OBJECTIVE 1 —
According to the spicy pork tenderloin recipe below, how thick should the pork be sliced?
OBJECTIVE 2 —
Using the spicy pork tenderloin recipe below, explain in one to three sentences why the writer made this dish with pork tenderloin.

DOCUMENT EXTRACT —
** Start **

Wednesday, October 19, 2016

Spicy pork tenderloin

This is kind of like the spicy cashew chicken I've made before, but this time with pork tenderloin, which is often on sale at stores I frequent. I love pork tenderloin, whether as a schnitzel or, in this case, a Chinese-takeout-inspired dish. This will make four modest servings, two servings if you're ravenous and don't like rice, four if you add more veggies and eat it over rice.

You'll need an ovenproof skillet, saute pan or wok.

One pork tenderloin (usually there are two in a package, each about  1-1/4 pounds each -- it isn't necessary to be too exact). 
Soy sauce
Worcestershire sauce
Honey or brown sugar
Vinegar -- rice wine or red wine are both nice
Fresh ginger
Sweet Red chili sauce -- buy the good stuff in the international food aisle
Canola oil or peanut oil

Veggies: I used onions, baby leeks and mushrooms. You could easily add carrots, broccoli, peas, etc.

Mix together about 1/4 cup soy sauce, 1 T honey or brown sugar, 1 T canola oil, 1 T vinegar, about 12 peppercorns, two chopped cloves of garlic and a teaspoon or so of grated fresh ginger. (While you are preparing the garlic and ginger, make enough for the sauce below)

Remove as much of the "silver skin" and fat (there shouldn't be much) from the outside of the tenderloin as you can. Slice the pork about 3/4 inch thick.

Put the above mixture in a zip-lock bag with the pork for at least an hour.

Meanwhile, clean and chop whatever veggies you are using.

Make the sauce. The approximate formula is:

  • 1/4 cup soy sauce 
  • 1 T worcestershire sauce
  • 3 Tbs. ketchup
  • 1 to 3 Tablespoons of sweet chili sauce (start with 1).
  • 4 Tbs. vinegar -- rice wine if you have it, but any kind will do
  • 2 to 4 Tbs. honey Start with 2, then add more if needed after you taste the sauce.

** End **

DATA EXTRACT —
** Start **

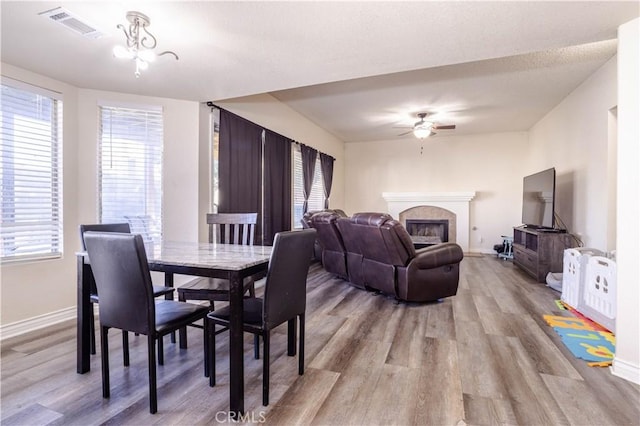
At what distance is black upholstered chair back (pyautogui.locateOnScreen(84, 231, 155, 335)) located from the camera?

** End **

CORRECT RESULT 1 —
About 3/4 inch thick.

CORRECT RESULT 2 —
Pork tenderloin is often on sale at the stores the writer frequents. The writer also loves pork tenderloin, whether prepared as a schnitzel or in a Chinese-takeout-inspired dish such as this one.